**Problem requirements**
Rewrite the records from the line containing "This 720×1080 pixel" through the line containing "Physically, is the", replacing "basis" with "foundation" and leaving everything else unchanged.

**Task material**
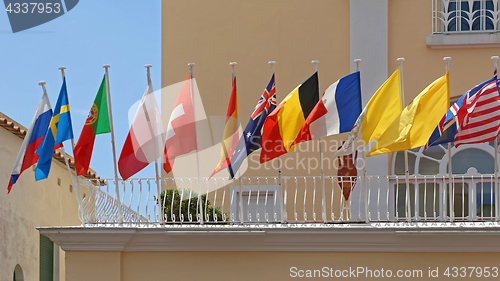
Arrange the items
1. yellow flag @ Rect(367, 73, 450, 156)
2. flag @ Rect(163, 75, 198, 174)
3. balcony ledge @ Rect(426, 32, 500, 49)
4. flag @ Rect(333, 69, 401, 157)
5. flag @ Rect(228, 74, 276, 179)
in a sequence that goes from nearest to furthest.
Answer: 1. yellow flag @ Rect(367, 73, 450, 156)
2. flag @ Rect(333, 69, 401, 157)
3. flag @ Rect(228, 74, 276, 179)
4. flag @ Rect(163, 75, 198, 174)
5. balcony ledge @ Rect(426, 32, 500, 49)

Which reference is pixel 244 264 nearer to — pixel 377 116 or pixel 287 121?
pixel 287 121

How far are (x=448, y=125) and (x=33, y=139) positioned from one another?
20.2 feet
--
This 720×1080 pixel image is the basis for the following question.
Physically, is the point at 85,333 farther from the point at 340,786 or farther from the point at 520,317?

**Finished task**
This 720×1080 pixel image is the foundation for the following question.
Physically, is the point at 85,333 farther from the point at 340,786 or farther from the point at 520,317?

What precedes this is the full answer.